ISMS As Operating Manual
For compliance managers, the practical question is which governance framework can absorb this shift without forcing teams to rebuild their vulnerability programmes from scratch.
ISO/IEC 27001 and its Annex A controls is directly aligned with the change. It treats vulnerability management not as a scoring exercise but as an integrated control within a wider information security management system.
Control A.8.8 (Management of Technical Vulnerabilities) requires organisations to obtain timely information about technical vulnerabilities, evaluate exposure, and take appropriate measures. It also advises on extra measures beyond simple scoring, like penetration testing.
Control A.5.7 (Threat Intelligence) requires the collection and analysis of threat data of exactly the kind EPSS and KEV provide. Read together with A.5.30 (ICT Readiness for Business Continuity), the standard frames vulnerability management as one input into operational resilience rather than a standalone scanner output.

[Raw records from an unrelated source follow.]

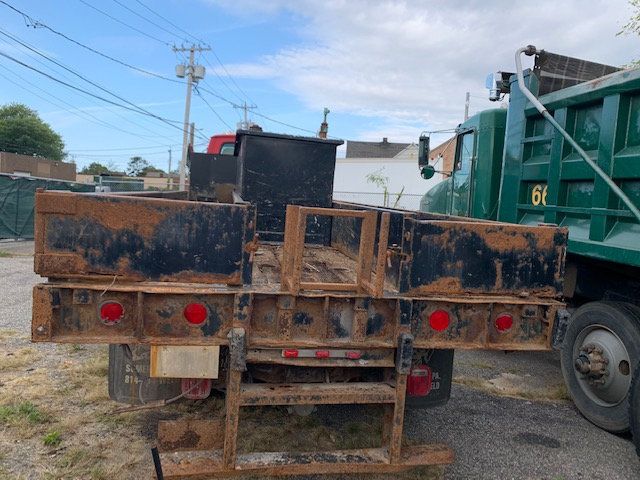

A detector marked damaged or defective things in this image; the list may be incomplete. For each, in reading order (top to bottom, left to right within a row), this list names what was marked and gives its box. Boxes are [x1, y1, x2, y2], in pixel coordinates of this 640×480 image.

rusty steel side panel [33, 189, 255, 284]
rusty flatbed truck [32, 129, 568, 478]
rusty steel side panel [402, 220, 568, 296]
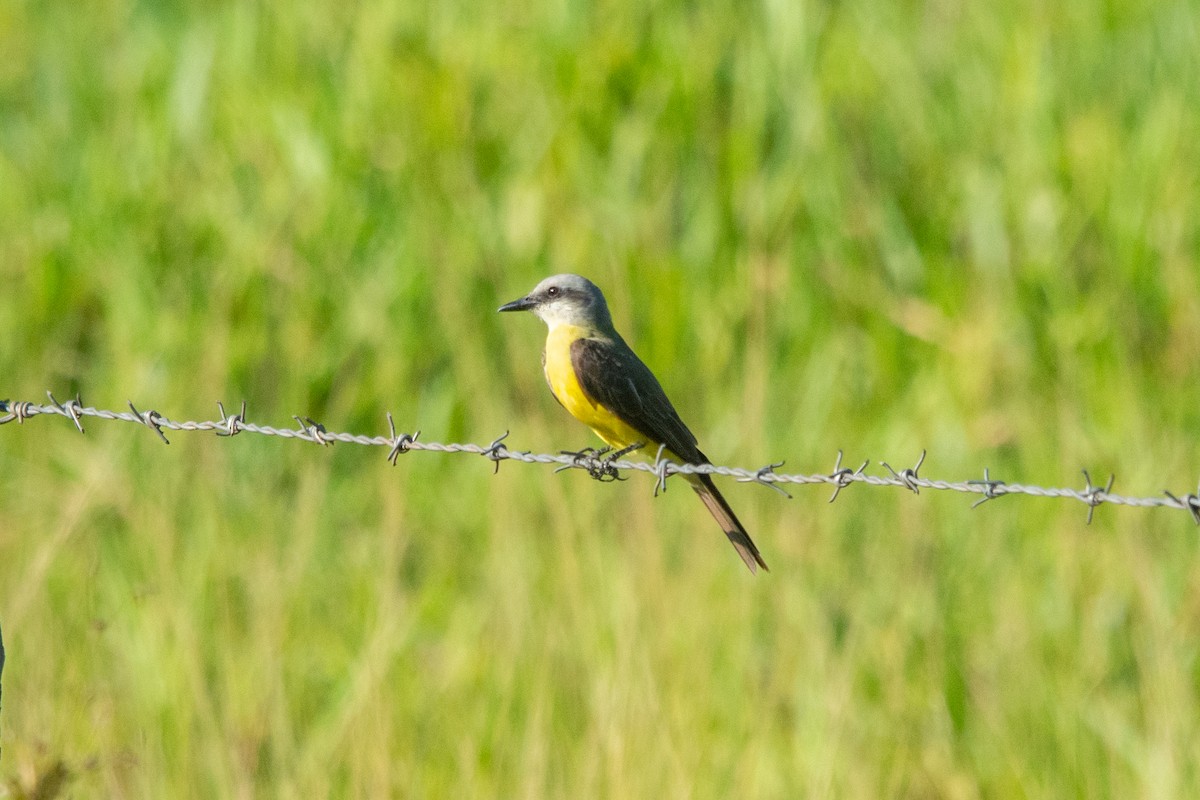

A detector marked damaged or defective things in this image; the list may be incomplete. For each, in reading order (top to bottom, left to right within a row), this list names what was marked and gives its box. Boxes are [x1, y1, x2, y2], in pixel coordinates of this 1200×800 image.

rusty barb [7, 395, 1200, 525]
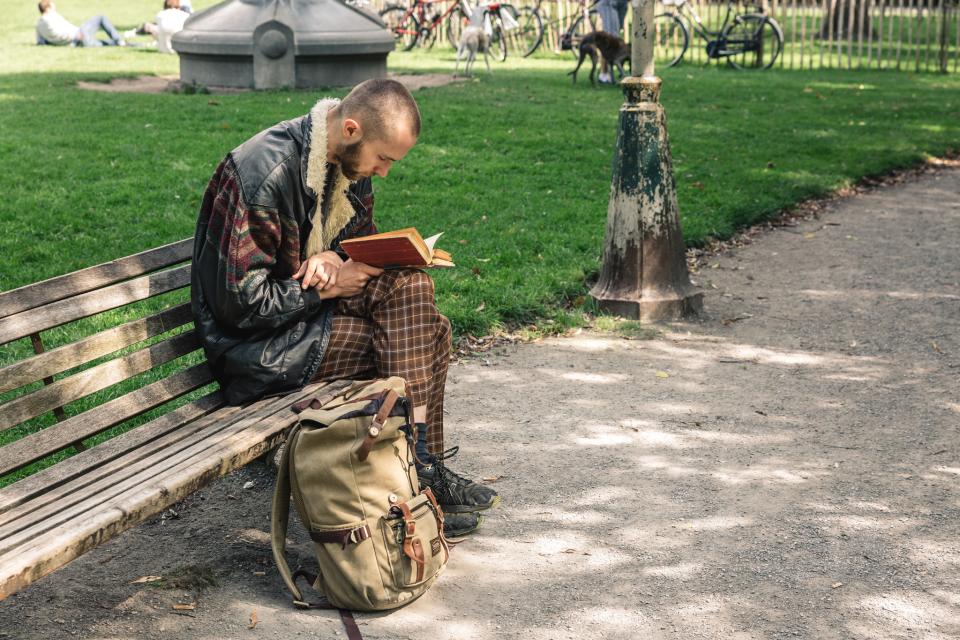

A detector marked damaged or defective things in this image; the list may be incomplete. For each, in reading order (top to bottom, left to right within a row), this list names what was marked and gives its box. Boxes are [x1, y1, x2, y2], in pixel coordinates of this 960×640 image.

peeling paint on post [588, 0, 700, 322]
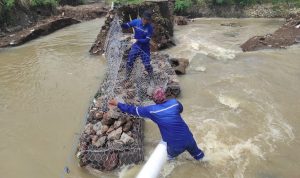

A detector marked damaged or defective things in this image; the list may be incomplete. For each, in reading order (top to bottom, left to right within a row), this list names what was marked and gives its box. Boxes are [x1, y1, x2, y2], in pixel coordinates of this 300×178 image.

heavy rainfall damage [76, 0, 182, 172]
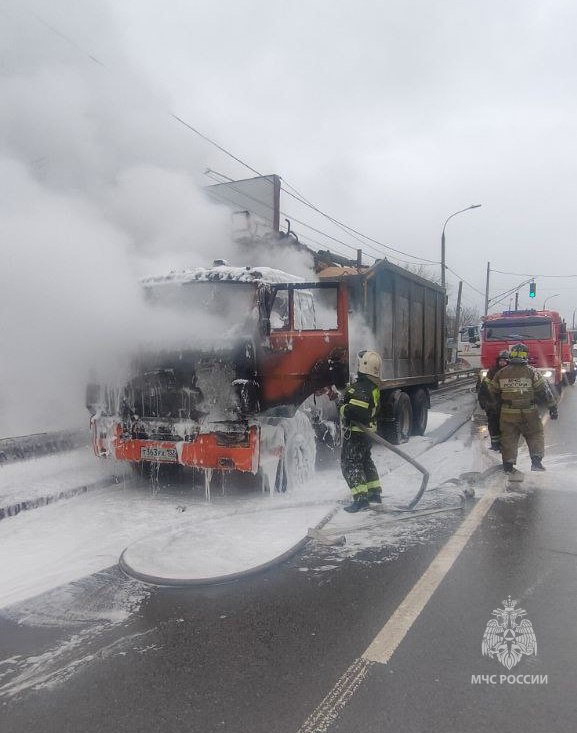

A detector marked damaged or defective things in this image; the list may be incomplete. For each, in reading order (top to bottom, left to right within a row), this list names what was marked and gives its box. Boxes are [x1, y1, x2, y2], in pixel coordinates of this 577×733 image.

burned dump truck [85, 264, 346, 492]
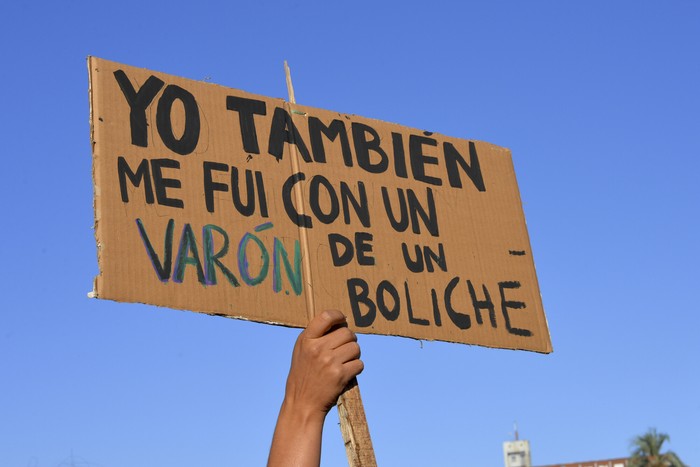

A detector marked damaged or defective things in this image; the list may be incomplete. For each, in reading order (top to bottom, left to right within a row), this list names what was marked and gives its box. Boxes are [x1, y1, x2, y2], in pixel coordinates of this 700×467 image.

torn cardboard corner [87, 55, 548, 352]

Certification gives compliance managers a defensible audit trail when regulators ask how the organisation prioritised CVEs without NVD enrichment. The management system should be able to cite things like commercial enrichment feeds, KEV monitoring, and EPSS scoring within existing control boundaries.
We mustn’t downplay the importance of what NIST just did, but we must also put it in context. This policy disruption forces organizations along a path they should already have been navigating. It’s time to use multiple intelligence sources and think more holistically about exploitability, positioning vulnerability management as an integral part of a broader resilience approach.